If you have a zero percent interest credit card that applies its promotional APR to both purchases and balance transfers, you won’t be charged interest on either purchases or transferred balances until your promotional APR period ends. Once your intro APR is over, expect to pay interest on any outstanding balance on your credit card, whether it came from purchases or from a balance transfer.
How can you avoid paying interest after the 0% intro APR period ends?
What happens when your interest-free period ends? Even after your zero percent intro APR period is over, it’s still possible to avoid paying interest. If you always pay your statement balance in full before your grace period runs out, you won’t be charged interest on your credit card purchases. Paying off your statement balance in full, every month, is the easiest way to avoid paying interest on your credit card.

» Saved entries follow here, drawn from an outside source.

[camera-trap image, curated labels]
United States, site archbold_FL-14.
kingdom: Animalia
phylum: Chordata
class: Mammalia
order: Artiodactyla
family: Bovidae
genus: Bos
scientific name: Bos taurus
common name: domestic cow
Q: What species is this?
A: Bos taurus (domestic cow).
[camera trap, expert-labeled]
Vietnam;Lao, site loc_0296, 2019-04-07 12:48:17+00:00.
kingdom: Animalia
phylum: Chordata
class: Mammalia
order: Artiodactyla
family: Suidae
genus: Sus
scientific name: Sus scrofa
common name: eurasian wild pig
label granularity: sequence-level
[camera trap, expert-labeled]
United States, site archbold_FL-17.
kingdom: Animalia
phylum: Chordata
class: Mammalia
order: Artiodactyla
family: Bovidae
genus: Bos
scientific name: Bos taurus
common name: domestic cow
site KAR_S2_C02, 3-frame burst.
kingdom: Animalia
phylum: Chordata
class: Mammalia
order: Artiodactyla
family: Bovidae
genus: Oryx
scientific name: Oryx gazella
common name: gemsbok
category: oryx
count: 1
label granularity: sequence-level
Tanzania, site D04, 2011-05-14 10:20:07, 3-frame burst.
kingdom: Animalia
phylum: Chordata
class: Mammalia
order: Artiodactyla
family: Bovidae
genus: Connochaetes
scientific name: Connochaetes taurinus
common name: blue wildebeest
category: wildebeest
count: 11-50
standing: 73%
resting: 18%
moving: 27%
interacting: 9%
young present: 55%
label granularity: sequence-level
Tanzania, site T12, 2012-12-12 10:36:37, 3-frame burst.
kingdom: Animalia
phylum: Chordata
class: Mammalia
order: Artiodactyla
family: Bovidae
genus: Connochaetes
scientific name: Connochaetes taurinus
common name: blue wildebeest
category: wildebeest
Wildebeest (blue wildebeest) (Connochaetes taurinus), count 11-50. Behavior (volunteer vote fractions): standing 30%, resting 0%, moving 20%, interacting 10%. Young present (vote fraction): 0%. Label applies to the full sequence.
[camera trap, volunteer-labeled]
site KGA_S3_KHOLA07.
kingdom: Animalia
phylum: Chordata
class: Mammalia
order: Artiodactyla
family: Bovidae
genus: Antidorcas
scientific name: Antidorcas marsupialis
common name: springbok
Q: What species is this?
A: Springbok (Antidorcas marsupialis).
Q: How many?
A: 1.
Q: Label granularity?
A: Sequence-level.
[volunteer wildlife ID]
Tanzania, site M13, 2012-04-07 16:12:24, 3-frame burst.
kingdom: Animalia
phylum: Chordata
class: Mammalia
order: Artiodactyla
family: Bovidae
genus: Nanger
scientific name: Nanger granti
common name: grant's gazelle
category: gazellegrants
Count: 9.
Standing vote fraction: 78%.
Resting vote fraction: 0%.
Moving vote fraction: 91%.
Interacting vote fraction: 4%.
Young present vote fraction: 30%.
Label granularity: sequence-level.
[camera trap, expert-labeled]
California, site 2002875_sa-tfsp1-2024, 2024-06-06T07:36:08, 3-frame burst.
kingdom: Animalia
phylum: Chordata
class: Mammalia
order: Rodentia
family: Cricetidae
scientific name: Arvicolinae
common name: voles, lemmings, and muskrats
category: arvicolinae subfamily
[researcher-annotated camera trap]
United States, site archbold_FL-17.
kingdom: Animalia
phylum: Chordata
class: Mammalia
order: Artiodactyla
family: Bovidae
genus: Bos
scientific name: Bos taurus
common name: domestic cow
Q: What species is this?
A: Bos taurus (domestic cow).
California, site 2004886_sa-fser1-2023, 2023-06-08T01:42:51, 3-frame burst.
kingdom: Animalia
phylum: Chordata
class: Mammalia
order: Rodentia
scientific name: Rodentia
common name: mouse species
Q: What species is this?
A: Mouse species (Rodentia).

If you can’t pay off your balance in full, your credit card issuer will start charging interest on your unpaid balance once your intro APR period ends. That leaves you with two options to avoid or reduce your interest charges: negotiating a lower interest rate or transferring your balance to a balance transfer credit card.
If you call your credit card issuer and request a lower interest rate, they may be able to accommodate you. According to a March 2017 CreditCards.com survey, 69 percent of cardholders who asked for a rate cut received one—so you could find yourself paying less interest on your outstanding credit card balance.
On the other hand, transferring that balance to a balance transfer card will often give you a fresh zero percent intro APR period during which you can continue to pay down your balance interest-free. It’s up to you to decide what’s best for you and your finances, though we always recommend taking the path that allows you to pay off your credit card debt as quickly as possible.